Is Oil Hurting Your Weight-loss Efforts?

Updated: Oct 26, 2018

Most people will drizzle olive oil into a pan and then drop in their veggies and cook without giving it a second thought. But, do you know how many calories are in that oil and may be wreaking havoc on weight-loss plans? I'm guessing probably not, since you're reading this.


I'm going to break down how many calories are in commonly used oils so you know what you are actually putting in your food.


Olive Oil: 120 calories in 1 tbsp

Avocado Oil: 119 calories in 1 tbsp

Safflower Oil: 147 calories in 1 tbsp

Mustard Oil: 124 calories in 1 tbsp

Peanut Oil: 119 calories in 1 tbsp

Canola Oil: 120 calories in 1 tbsp

Sunflower Oil: 120 calories in 1 tbsp

Grapeseed Oil: 120 calories in 1 tbsp

Palm Oil: 120 calories in 1 tbsp

Coconut Oil: 117 calories in 1 tbsp

Sesame Oil: 120 calories in 1 tbsp


If you use a few tablespoons of these oils in your cooking you may be adding upwards of 300 calories to your dish.
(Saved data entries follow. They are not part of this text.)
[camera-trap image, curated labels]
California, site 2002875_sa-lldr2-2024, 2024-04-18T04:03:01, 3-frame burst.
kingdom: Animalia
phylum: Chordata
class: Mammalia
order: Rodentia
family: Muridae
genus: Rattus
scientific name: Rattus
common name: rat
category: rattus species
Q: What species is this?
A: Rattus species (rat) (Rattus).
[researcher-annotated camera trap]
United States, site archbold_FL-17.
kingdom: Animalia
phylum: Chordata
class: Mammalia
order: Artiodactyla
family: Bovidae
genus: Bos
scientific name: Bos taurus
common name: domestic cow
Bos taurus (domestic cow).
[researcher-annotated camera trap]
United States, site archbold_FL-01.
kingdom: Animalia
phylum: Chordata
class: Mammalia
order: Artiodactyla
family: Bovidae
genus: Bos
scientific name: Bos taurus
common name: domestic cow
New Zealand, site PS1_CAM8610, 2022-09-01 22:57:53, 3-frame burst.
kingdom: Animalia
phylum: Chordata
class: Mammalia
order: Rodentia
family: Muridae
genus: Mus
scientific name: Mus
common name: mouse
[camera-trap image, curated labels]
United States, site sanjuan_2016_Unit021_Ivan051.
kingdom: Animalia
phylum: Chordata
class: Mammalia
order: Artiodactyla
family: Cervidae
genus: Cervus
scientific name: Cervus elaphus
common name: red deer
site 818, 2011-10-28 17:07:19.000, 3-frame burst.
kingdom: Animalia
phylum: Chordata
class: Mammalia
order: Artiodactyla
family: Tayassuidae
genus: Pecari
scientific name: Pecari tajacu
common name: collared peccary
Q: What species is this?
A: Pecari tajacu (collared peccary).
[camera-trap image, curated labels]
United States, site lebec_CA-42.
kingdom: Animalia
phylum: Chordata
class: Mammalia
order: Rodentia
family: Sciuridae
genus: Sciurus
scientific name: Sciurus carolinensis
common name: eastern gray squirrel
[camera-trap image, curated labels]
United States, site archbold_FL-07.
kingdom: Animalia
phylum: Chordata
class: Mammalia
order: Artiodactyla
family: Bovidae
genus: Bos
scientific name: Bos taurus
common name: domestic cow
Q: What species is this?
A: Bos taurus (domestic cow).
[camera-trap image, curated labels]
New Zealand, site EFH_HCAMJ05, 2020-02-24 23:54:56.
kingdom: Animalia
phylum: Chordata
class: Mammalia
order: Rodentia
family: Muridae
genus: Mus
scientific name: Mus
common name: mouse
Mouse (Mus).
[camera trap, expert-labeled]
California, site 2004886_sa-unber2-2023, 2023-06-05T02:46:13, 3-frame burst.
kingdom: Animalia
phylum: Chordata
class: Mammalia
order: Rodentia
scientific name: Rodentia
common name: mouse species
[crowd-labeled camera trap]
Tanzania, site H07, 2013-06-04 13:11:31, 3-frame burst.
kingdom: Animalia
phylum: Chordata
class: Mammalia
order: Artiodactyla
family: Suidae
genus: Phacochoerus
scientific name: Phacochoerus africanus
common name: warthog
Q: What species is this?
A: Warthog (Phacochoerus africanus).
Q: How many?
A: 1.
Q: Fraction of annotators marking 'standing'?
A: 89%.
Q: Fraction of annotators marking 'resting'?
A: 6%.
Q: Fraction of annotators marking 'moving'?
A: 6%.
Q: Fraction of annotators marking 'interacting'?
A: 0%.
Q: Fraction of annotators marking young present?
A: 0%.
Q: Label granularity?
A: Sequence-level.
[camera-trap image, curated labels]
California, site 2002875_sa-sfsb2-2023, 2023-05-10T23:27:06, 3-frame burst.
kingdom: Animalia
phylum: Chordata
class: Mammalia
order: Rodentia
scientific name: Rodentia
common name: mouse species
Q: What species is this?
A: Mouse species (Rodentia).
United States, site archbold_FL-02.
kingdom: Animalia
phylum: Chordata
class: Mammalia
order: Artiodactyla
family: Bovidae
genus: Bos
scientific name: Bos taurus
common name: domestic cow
That could be an entire breakfast! If you are using oil in your dishes then it's important you measure how much instead of just drizzling it. Also, if you are worried about saturated fats and calories I would recommending steering clear of oil altogether. Using vegetable broth is just as flavorful and will steam your veggies. If you want your foods to be crispy bake them in the oven instead of frying them in oil.


Some may think that oils have important vitamins and minerals that are beneficial. While this is true in some sense, you are only getting 5% of the benefits from the oil. However, if you are using it to cook you will cook out almost all of the benefits anyway. If you want Omega 3's and 6's get them from walnuts and other plants instead.